### Task brief
Reproduce the material below verbatim, beginning at the line that contains "When examining" and stopping after the line that contains "23 centimetres".

### Some records
╔══

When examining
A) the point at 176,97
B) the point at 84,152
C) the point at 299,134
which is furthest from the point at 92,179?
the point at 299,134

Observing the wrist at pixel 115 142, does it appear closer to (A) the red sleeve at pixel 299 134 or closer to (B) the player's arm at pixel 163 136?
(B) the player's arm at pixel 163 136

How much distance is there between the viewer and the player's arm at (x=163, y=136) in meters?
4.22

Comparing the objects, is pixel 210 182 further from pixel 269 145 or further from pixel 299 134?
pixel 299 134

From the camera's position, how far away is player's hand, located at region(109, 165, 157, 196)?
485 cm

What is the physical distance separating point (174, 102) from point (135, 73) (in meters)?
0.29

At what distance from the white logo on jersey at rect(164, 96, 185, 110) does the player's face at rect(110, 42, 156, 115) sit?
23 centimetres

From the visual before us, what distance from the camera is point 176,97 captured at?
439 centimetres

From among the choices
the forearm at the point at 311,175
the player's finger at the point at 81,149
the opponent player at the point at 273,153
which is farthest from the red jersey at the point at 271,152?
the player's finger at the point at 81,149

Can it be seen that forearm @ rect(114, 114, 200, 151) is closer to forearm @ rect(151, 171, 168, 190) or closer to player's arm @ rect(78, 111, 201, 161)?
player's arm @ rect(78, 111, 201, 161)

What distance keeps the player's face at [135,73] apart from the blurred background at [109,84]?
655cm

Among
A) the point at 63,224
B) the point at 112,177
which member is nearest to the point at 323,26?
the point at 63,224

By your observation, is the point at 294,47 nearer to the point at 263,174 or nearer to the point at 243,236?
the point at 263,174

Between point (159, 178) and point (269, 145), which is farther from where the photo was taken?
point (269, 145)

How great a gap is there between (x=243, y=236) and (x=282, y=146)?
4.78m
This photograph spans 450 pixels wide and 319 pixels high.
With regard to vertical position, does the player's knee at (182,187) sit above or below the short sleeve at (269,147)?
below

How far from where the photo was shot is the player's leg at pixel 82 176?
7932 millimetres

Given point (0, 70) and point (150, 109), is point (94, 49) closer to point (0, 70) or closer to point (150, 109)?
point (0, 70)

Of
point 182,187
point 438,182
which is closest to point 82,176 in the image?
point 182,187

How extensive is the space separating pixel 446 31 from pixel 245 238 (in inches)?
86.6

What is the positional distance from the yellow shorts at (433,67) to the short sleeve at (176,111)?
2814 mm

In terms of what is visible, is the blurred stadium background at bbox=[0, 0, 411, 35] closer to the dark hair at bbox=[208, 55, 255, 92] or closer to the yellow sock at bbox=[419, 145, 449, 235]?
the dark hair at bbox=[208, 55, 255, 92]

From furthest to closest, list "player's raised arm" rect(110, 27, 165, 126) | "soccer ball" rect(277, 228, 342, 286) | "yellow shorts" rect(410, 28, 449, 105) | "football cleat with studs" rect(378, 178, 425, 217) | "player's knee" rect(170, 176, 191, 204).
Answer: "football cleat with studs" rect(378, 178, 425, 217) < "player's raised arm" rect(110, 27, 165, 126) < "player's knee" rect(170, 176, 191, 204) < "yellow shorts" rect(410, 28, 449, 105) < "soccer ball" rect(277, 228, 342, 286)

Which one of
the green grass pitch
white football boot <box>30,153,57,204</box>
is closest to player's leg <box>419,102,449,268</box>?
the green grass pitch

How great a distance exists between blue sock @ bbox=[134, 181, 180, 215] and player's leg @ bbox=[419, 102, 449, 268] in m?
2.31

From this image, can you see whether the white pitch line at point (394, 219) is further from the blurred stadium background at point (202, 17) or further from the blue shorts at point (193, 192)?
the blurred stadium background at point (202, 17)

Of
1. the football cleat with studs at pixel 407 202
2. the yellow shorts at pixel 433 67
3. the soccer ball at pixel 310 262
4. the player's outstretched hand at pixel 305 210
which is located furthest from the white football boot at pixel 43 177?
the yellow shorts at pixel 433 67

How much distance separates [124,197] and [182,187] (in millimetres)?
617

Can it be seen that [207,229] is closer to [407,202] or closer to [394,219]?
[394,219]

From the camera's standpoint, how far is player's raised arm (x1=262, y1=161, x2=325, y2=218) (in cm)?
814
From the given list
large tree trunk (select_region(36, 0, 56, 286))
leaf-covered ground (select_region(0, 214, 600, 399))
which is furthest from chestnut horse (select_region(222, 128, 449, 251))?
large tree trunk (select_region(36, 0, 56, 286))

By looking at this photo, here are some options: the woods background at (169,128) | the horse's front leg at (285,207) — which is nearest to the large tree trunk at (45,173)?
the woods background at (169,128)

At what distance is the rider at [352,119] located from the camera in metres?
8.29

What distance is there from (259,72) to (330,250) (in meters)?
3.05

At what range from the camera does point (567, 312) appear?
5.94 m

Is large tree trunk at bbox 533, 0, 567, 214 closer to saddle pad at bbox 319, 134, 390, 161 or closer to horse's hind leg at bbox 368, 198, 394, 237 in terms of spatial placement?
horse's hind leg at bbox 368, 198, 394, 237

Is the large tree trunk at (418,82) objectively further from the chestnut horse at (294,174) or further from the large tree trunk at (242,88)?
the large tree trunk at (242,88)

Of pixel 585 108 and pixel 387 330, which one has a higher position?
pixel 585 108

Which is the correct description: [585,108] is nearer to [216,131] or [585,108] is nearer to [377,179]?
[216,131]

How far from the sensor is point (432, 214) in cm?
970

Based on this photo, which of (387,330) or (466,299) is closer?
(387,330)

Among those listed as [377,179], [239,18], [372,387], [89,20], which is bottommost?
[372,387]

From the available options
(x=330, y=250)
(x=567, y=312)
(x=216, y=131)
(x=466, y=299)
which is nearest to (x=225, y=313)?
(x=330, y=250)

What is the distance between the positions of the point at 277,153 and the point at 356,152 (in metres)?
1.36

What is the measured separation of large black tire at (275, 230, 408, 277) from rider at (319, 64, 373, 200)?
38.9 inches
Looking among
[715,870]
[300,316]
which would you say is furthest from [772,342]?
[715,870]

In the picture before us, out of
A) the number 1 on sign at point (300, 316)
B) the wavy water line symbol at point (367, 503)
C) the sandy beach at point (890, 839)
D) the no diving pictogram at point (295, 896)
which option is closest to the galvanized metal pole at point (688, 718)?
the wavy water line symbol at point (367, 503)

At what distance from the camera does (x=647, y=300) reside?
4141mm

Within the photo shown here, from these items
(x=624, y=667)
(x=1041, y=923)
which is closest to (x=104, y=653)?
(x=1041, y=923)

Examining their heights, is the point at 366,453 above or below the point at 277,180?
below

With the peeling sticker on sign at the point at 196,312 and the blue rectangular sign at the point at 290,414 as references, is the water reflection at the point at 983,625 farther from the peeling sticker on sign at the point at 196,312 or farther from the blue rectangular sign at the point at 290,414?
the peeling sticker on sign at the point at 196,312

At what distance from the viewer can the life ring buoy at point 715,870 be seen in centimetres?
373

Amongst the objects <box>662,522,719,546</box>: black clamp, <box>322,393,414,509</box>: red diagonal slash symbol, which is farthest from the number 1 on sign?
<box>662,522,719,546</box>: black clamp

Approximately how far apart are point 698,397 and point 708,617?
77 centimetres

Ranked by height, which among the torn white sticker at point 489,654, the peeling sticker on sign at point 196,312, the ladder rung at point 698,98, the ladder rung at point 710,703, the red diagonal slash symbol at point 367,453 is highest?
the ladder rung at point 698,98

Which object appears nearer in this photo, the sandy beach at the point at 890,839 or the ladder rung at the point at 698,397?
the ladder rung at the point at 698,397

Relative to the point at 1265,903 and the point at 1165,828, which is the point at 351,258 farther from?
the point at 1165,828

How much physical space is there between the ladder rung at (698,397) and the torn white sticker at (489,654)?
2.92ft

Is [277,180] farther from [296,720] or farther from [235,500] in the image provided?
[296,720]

╚══
╔══

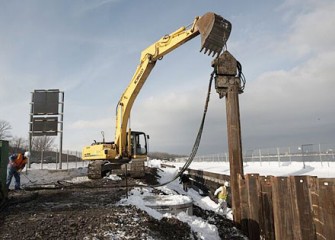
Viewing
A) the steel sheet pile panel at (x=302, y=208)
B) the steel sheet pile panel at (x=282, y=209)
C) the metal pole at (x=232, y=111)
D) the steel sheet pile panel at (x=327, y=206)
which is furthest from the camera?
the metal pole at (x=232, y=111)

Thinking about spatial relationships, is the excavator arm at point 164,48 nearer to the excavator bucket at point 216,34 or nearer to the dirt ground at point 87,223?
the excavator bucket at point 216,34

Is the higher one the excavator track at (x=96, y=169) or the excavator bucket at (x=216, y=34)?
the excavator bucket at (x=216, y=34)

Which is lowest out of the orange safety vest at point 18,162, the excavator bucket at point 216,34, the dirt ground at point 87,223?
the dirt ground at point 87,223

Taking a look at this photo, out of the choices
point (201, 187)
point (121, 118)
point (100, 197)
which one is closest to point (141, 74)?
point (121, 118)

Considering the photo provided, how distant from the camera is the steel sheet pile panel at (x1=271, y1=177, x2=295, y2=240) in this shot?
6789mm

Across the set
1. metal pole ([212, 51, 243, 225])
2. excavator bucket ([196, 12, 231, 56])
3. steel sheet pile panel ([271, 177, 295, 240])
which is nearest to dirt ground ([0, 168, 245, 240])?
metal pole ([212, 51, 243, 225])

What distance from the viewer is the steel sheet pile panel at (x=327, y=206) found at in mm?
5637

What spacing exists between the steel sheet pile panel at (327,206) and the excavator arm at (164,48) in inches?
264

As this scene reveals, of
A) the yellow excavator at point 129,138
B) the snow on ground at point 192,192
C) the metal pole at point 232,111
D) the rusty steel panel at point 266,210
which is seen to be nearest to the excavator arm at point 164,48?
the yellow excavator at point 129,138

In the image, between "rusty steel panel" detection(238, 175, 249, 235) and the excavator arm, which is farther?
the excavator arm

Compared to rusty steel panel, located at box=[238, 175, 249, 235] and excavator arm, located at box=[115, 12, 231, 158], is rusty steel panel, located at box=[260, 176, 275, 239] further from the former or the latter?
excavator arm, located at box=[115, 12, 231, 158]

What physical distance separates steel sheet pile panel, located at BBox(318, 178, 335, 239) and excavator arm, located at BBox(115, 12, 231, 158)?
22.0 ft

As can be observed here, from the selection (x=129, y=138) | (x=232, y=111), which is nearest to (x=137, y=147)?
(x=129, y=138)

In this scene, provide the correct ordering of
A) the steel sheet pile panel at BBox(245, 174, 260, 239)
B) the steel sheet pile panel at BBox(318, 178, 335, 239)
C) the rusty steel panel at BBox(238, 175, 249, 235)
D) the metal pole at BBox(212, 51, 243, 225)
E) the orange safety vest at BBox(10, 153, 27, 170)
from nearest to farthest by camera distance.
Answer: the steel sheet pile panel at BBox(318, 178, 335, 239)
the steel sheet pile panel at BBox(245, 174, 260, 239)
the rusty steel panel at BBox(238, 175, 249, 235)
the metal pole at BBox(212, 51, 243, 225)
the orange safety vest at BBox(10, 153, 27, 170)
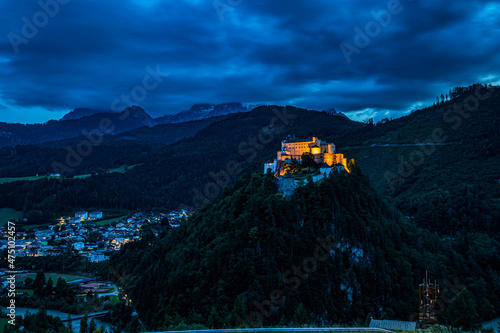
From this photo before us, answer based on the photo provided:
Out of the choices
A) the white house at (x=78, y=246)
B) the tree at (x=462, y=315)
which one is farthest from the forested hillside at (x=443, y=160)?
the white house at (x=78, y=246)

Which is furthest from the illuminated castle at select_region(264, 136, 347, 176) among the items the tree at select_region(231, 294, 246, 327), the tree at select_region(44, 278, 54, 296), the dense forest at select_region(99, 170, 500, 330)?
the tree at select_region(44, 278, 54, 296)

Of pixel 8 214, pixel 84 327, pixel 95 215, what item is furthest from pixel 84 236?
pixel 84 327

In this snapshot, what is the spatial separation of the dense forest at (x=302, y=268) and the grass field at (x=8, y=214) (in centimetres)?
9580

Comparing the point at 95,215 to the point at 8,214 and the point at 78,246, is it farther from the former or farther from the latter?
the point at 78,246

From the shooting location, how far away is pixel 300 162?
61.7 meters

╚══

### Solution to this task
When examining
A) the point at 176,97
B) the point at 84,152
C) the point at 299,134
which is furthest from the point at 92,179?
the point at 299,134

Observing the wrist at pixel 115 142, does it appear closer to (A) the red sleeve at pixel 299 134 or closer to (B) the player's arm at pixel 163 136?
(B) the player's arm at pixel 163 136

How much distance is there between the viewer and the player's arm at (x=163, y=136) in meters?
4.22

Comparing the objects, is pixel 210 182 further from pixel 269 145 or further from pixel 299 134?
pixel 299 134

From the camera's position, how far away is player's hand, located at region(109, 165, 157, 196)?
485 cm

What is the physical distance separating point (174, 102) from point (135, 73) (in meters)?
0.29

At what distance from the white logo on jersey at rect(164, 96, 185, 110) does the player's face at rect(110, 42, 156, 115) sit?
23 centimetres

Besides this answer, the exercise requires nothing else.